Analizzerò in questa sede tutti i criteri che sono stati presi in considerazione dal manuale diagnostico americano per definire tale disturbo, cercando di integrare la descrizione del puro sintomo con alcune considerazioni qualitative.

Veniamo all’analisi dei criteri diagnostici e cerchiamo di capire perché sono necessari (per capire, non solo per classificare).

Il primo criterio è “il rifiuto di mantenere il peso corporeo normale minimo”.
Esiste un apparecchio, simile a quello per l’elettrocardiogramma, che serve per calcolare l’indice di massa corporea, che è il rapporto tra il peso e l’altezza. Il BMI, stabilisce il rapporto tra le masse di acqua, muscoli, ossa e grasso che costituiscono il nostro corpo.
Questi rapporti hanno delle proporzioni minime e massime, che si basano su accurate analisi delle condizioni ottimali per il mantenimento della salute.

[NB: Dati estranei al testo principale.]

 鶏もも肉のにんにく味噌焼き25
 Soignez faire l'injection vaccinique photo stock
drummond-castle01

Se l’indice è troppo basso, cioè la persona è in una condizione di sottopeso più o meno accentuata, questo comporta delle conseguenze per la sua salute, che spesso non vengono spiegate in modo sufficientemente esaustivo, o non vengono spiegate affatto.

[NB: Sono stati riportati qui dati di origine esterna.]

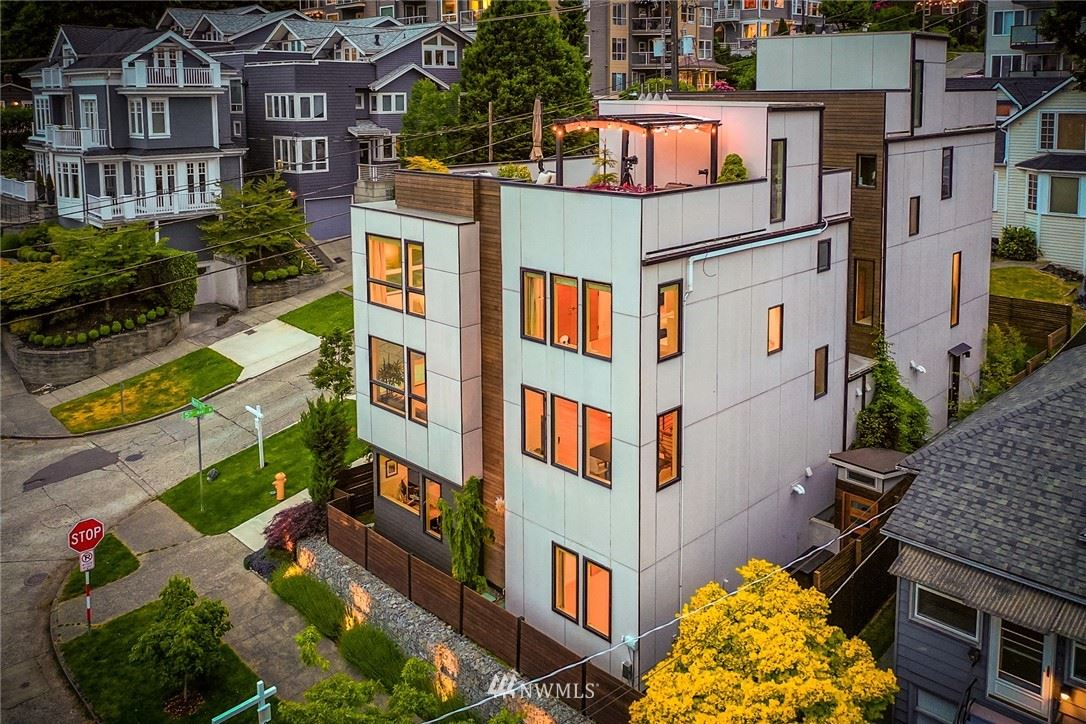Photo of 1000 5th Ave N, Seattle, WA 98109 (MLS # 1781028)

Qui si giunge al secondo criterio: “il peso è di 15-12 kg in meno rispetto a quello normale”, e ancora “il calo ponderale è stato repentino a causa di una dieta, ed è iniziato da almeno 5 mesi”.

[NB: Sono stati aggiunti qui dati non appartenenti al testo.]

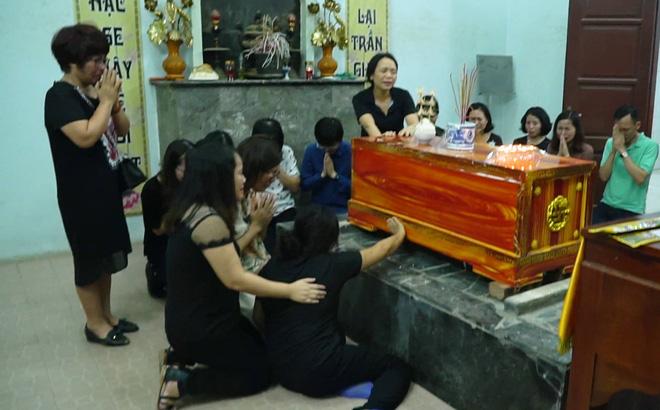 Vụ bé trai tử vong vì bị bỏ quên trên xe: Bác sĩ nhận định nguyên nhân  2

Appare abbastanza chiaro che se una persona decide di perdere del peso, e non vuole andare incontro ad un indebolimento delle proprie difese immunitarie e ad un generale stato di malessere fisico (volendo continuare a svolgere una vita normale), farà molta attenzione affinché tale calo non sia eccessivamente veloce, perché ciò comprometterebbe la sua vita quotidiana.
Ora, se il DSM classifica il particolare tipo di calo ponderale di chi presenta un disturbo di anoressia, come repentino a causa di una dieta, 15-12 kg meno di quello normale, e avvenuto negli ultimi 5 mesi, significa che tale dimagrimento, per essere mantenuto (con rifiuto di qualunque incremento e vigorosa tendenza all’ulteriore diminuzione) deve necessariamente essere stato raggiunto nell’arco di pochissimo tempo.

Il peso corporeo viene registrato da una zona specifica del cervello: l’ipotalamo. Questa piccolissima regione alla base del cranio, una tra le più antiche, è la regione dove è collocata una delle ghiandole più importanti del nostro organismo: l’ipofisi. L’ipofisi ha il compito di secernere gli ormoni deputati al controllo del metabolismo, collegati alla tiroide, e di innescare la secrezione degli ormoni sessuali, che nelle donne regolano il ciclo mestruale.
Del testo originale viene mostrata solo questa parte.